Work instructions:
A: According to the forum thread on Nimrod references, why should large data structures and dynamically sized objects be put on the heap rather than the stack? Answer in one to three sentences.
B: Continue the forum thread on Nimrod references from the point where it stops.

Source extract:
## START

Hello Community,
I have had a small introduction to C (lcthw) and have tried to work in it, but, coming from python, I just find it too cumbersome. Nimrod is exactly what I have been looking for (not oop-oriented -but supporting, static typed, fast).
Anyway, I still do not fully understand references. Nor do I know how to use them. Knowing that this could be essential in the close future I would like to have some resources at my disposal to find more information about references. I personally found the tutorial not elaborate enough.
Greetings,
Drvanon
I'll try my best, tell me how I do:
References are essentially garbage-collected pointers.
You see, in Python everything is stored on a heap and is dynamically allocated and handled for you. Manual memory management isn't there, but in lower-level languages you have the heap and the stack and you have to manage your pointers. So you're going to need to learn a bit about how memory works in these kinds of languages:
The Stack is where value types and pointers to heap data are stored. Because of locality (a bunch of complicated workings of the CPU), it's extremely fast, and therefore most programs are written to make use of the stack as much as possible.
However, stacks are not unlimited, and you can get overflows (prevented in some languages through the use of segmented stacks) when you put too much data on it. As well, the stack doesn't like to be dynamic.
These limitations mean that large data structures should be put on the heap, to prevent using up all the stack space. As well, dynamically sized objects (arrays for instance) are usually put on the heap, since the stack likes to know exactly the size everything should be at compile time.
This last limitation isn't "hard" though. C implemented run-time sized arrays recently, and languages like Ada offer them as well. I'm not sure if Nimrod does or not to be honest, but I don't think it does.
And as a convenience, the stack is managed for you using RAII. When something goes out of scope, it's destroyed. It's super simple to reason with.
EDIT: One last thing - the stack is copy-happy. When you have a stack value equal a stack value, they're now independent of each-other. If one changes, the other one couldn't care less!
The Heap is where dynamically allocated memory and very large data is stored. It's also where you put persistant data structures that need to be shared and have no locality. This is the location with gigabytes of RAM ready for your program to eat up.
The problem with the heap is two fold. First, it's actually pretty hard to reason about the performance of the heap if you aren't programming for a specific platform. Modern computers are insanely complex, and the levels of caching, paging systems, etc just make it a nightmare. Sometimes it's faster to use the heap than the stack due to locality, but sometimes it's an order of magnitude slower! Thus a lot of domains (game programming) tend to be very, very finicky on using the heap in tight loops.

## END

Stored records:

## START

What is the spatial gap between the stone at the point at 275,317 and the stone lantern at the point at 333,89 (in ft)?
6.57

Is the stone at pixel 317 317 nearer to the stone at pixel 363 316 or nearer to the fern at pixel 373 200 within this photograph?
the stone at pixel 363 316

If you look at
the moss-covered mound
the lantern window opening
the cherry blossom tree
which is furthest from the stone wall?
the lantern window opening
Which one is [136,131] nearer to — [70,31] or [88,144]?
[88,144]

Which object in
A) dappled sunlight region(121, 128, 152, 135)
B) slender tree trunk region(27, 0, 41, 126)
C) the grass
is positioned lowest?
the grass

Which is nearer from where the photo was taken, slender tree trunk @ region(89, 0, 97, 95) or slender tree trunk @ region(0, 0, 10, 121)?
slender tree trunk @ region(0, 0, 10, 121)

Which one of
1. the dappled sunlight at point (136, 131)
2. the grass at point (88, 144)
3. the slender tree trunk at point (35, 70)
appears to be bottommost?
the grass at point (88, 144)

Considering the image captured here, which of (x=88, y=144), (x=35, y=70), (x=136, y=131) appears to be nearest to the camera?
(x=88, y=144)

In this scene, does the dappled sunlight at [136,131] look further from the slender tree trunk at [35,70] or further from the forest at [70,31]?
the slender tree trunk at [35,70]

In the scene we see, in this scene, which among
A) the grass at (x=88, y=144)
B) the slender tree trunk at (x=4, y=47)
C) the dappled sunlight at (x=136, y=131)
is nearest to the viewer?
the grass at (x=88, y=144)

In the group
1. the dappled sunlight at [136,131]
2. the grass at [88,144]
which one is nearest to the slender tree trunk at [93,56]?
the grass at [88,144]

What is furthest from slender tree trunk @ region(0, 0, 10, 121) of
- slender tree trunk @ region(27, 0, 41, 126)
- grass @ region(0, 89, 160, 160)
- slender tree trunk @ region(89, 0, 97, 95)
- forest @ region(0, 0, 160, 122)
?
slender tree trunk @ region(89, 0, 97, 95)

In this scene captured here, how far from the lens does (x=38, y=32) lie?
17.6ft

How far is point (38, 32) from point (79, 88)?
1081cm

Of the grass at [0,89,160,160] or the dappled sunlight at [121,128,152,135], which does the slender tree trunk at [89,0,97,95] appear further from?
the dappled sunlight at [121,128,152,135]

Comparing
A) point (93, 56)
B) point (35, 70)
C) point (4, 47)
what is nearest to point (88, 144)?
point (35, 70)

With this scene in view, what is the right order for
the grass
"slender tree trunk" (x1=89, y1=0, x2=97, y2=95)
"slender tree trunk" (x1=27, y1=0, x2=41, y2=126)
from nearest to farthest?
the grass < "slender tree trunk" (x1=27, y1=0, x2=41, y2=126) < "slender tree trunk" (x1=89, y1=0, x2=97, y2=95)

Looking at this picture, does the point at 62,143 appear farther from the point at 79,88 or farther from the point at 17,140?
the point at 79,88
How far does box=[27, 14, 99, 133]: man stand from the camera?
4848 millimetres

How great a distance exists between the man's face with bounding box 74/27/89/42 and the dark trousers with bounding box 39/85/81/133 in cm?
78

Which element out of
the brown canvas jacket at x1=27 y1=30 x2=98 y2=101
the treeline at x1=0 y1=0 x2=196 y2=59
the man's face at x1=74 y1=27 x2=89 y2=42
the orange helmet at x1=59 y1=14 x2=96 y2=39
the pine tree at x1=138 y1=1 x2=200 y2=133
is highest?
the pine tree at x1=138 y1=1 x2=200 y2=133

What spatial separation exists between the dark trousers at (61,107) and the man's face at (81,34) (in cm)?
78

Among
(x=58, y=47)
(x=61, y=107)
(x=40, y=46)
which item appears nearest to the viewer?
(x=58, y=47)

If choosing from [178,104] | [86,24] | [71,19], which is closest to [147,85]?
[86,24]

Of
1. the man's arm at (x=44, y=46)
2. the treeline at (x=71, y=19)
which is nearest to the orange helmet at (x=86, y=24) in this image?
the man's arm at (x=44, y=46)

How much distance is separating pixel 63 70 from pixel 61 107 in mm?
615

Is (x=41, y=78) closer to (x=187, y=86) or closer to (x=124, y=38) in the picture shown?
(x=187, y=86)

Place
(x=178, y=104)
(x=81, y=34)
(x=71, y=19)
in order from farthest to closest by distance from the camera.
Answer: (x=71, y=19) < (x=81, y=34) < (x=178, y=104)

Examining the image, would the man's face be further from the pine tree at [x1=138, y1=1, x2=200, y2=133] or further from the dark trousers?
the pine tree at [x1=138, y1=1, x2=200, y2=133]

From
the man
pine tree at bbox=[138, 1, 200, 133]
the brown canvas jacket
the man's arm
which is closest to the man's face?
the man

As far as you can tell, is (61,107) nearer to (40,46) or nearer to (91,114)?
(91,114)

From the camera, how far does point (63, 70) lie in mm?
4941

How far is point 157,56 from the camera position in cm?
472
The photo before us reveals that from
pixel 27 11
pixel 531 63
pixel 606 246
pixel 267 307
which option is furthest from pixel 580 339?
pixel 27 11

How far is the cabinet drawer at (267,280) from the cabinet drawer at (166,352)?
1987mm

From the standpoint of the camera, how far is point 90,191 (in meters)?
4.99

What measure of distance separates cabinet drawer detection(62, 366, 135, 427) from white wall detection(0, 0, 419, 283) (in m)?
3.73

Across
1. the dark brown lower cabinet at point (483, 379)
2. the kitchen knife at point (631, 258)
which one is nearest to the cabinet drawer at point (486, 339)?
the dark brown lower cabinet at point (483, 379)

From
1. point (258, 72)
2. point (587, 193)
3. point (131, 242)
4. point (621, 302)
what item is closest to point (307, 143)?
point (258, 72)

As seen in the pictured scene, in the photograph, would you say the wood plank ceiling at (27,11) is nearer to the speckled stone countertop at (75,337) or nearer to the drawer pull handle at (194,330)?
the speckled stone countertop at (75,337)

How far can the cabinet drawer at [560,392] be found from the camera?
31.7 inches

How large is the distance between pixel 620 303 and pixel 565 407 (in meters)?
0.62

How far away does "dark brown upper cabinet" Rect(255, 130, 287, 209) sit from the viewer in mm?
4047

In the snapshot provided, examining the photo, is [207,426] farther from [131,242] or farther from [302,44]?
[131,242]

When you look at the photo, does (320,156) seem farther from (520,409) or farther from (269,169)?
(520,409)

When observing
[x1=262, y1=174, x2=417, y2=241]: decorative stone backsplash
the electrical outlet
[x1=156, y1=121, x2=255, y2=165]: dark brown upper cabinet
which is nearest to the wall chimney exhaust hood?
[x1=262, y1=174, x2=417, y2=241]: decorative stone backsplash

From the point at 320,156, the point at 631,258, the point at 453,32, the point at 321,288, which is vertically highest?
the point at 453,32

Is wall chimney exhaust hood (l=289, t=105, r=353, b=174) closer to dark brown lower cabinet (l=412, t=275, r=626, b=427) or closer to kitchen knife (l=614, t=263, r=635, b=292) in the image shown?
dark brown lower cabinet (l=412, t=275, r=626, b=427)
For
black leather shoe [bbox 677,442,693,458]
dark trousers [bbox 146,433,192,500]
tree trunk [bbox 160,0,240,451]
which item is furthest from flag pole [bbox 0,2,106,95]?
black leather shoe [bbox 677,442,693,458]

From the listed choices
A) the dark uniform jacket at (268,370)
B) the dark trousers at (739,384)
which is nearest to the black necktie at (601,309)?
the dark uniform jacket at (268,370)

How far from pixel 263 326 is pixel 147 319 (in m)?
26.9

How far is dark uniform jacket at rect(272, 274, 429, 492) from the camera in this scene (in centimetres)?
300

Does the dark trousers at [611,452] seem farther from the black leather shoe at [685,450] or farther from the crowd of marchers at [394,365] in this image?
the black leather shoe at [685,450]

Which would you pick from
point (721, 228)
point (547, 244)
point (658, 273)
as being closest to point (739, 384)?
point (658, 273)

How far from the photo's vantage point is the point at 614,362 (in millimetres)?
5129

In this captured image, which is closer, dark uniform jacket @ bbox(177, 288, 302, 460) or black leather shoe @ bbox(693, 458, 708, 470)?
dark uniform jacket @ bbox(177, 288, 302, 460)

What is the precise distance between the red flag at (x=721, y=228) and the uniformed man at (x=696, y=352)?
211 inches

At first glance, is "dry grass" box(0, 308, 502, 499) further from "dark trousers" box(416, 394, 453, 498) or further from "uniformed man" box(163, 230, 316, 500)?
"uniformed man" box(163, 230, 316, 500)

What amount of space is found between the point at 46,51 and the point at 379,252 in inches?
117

## END

Exercise results:
A: The stack is not unlimited, so putting too much data on it can cause an overflow. The stack also likes to know the exact size of everything at compile time, so dynamically sized objects such as arrays usually go on the heap.

B:
Second, it's sometimes hard to manage. In languages with GC (like C++), you have to use malloc, free, new, delete, etc to create and destroy memory manually. Pointers start null. They're given a value when you point them to data, or create data (and point them to that data). Then when you don't want that data anymore, you can't just set the pointer to null or let it go out of scope, otherwise BOOM, you get a memory leak. You have to destroy it youself, and if you destroy it to early and try to get that data BOOM, segmentation fault.
This second problem isn't really existant here in Nimrod thanks to it's garbage collection, but it's nice to know anyway - in case you need to use unsafe memory or wrap around C libraries.
Of course, it sounds like the heap is nothing but trouble, but manual memory management isn't that hard once you get used to it (except when projects get big and things like cycles occur) and the GC makes it super simple. And the speed isn't as good as the stack most of the time, but it's definitely fast enough. The ability to store dynamically-sized objects and large data structures with little to no fear of problems is what it does and it does it great.
The last thing "persistant data structures that need to be shared and have no locality" sounds scary, but it's simple. When you leave the scope of a block, the objects created on the stack are destroyed. But the objects on the heap are not, they last until they're deleted (in Nimrod's case, when the GC deletes it for you). So you'll have it as long as you need it an no longer!
Pointers are the address of memory, where your data is stored. These trip a lot of new guys (hehe) up.
The pointer points to a location in memory, and the OS uses the pointer to find the data in the heap and get the data for you, or make the changes you want to it. You can get the data, manipulate the data, or destroy the data. As well, that location isn't tied to one variable. Anything you do to that data will be seen by every other pointer pointing to the same place. This is very useful when you need to share data amungst different locations.
For instance, writing a game you may need each character to "see" the map. With pointers you can have them all see the same single map, and not need to go copying it for each character, then needing to manage all the changes characters make to their individual maps, and not waste memory!
EDIT: If you were to create a pointer to data, then make another variable equal to that pointer - it wouldn't contain that data it points to, just the address! They're dependent of each-other, and if one variable changes the data at that address, both of them will see those changes!
This is one of the reasons pointers are so great - they use very little stack space to represent very large objects, and can prevent the need to have many copies of that object!
As an analogy - Pointers are like... erm... the address to a house. You can use the address to find the house, and you can look inside and play with the house - even do some interior decorating, you can even break the thing down if you want (although that make some other pointers null/invalid), but anything you do to that house is going to be seen by anyone else going to that address! And that address can be seen by as many other people you give it to. And they can do the same, too!
Null pointers are pointers that point to nothing - An address that leads to the Sahara. There's no ******* house here, it's just sa- Segmentation Fault.
Invalid pointers are pointers to memory that either isn't yours, or at least isn't the right data you needed - An address to some random house. If it's yours - it's the wrong house, and you'll just cause some real problems for yourself as you turn your business home into a fluffy pink kitten factory before your boss comes to visit. If it's someone elses house - the operating system... I mean... police, are you going to have a prob- Segmentation Fault.
Like I said in the negatives of the heap, you have to make sure to properly manage them and keep track of everything. You need to keep pointers valid and then delete them when they aren't. But since Nimrod is GC - you don't have to worry about anything but accessing null/invalid pointers.
References are simple. Don't let all this scare you too much. And if you need help understanding, you now know all the terms a lot better, so you at least have a bit of understanding to go Google better with (hopefully).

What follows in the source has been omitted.